In order to harness the power of targeted homing endonucleases, the Jerome lab worked to optimize a useful delivery system for both in vivo and in vitro studies. They used an adeno-associated virus (AAV) delivery system to target mouse trigeminal ganglia with either of two HSV specific endonucleases: HSV1m5, which is designed to cleave the virion protein VP5 gene, and HS1m8 ,which targets the gene encoding DNA polymerase catalytic subunit. Creating mutations in either of these genes causes disruption of the viral genome and prevents virion production. In order to further increase the effects of the treatment Trex-2, a 3’-5’ endonuclease, which has been shown to increase directed mutagenesis, was co-transduced. After establishing the system, the lab started in vitro work focusing on neurons, the biologically relevant cell type. Cultures of neurons were co-transduced with HSV1m5 or 8 and Trex-2 and then infected with HSV. Treated cultures showed a 50% reduction in viral titer as well as the presence of mutations in HSV by the T7 Endonuclease 1 assay and clonal sequencing. Once disruption of lytic infection was established the researchers started looking at effects on the different stages of HSV infection.

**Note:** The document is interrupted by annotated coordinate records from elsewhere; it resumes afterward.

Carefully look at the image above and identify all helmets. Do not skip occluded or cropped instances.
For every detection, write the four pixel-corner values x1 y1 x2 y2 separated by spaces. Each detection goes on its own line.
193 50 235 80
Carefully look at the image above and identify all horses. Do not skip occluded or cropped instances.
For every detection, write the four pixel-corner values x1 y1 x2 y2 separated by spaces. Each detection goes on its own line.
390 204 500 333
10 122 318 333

Using infected cultures of neurons with HSV and subsequent treated with HSV1m5 or 8 with Trex-2 at different time points the researchers could simulate the various stages of infection. They treated cultures at 7 days (acute phase), 14 days (late acute/ early latent phase), and 32 days (latent phase) and found no change in effect regardless of viral phase. This suggests that HSV is similarly susceptible to endonuclease mutagenesis regardless of viral phase. The levels of target-site mutations ranged from 4.5-7.6% and 1.1-6.6% for HSV1m5 and HSV1m8 respectively. Currently, this is the first study to look at endonuclease activity in latently infected neurons.

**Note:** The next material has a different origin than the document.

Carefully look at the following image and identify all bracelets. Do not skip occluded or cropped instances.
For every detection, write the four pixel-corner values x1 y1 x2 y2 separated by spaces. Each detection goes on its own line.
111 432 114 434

Encouraged by the in vitro results, the researchers performed in vivo studies using mice infected with HSV followed 32 days later by AAV (expressing HSV1m5 or 8 and Trex-2) injection. Neurons from the mice were sampled 30 days after AAV injection for viral titer, viral load, and HSV genome mutations. The group showed 1-2% mutations in 2/4 mice for HSV1m5 and in 3/4 mice for HSV1m8. However the viral load of these animals was similar between control and treated animals. Viral shedding was delayed by one day in treated animals but reached similar levels over time compared to untreated. Upon reflecting on the results Dr. Jerome said, “This is the first time an actual latent viral infection has been established in an animal, and then disabled, even partially, using endonuclease therapy. So it represents a critical step toward bringing such therapies to human application. The main challenge now is to increase the potency of the therapy, so that all or nearly all of the latent virus is genetically disabled. We’re investigating newer, more efficient nucleases like CRISPR/Cas, and evaluating new methods of delivering the nucleases to infected neurons in vivo.” In the future, this therapy may lead to a new way of thinking about treating latent diseases such as HSV and HIV that we currently view as incurable.

Funding for this research was provided by the National Institutes of Health and the Canadian Foundation.

Aubert M,Madden EA,Loprieno M,DeSilva Feelixge HS,Stensland L,Huang ML,Greninger AL,Roychoudhury P,Niyonzima N,Nguyen T,Magaret A,Galleto R,Stone D,Jerome KR. 2016. In vivo disruption of latent HSV by designer endonuclease therapy. JCI Insight, 1(14).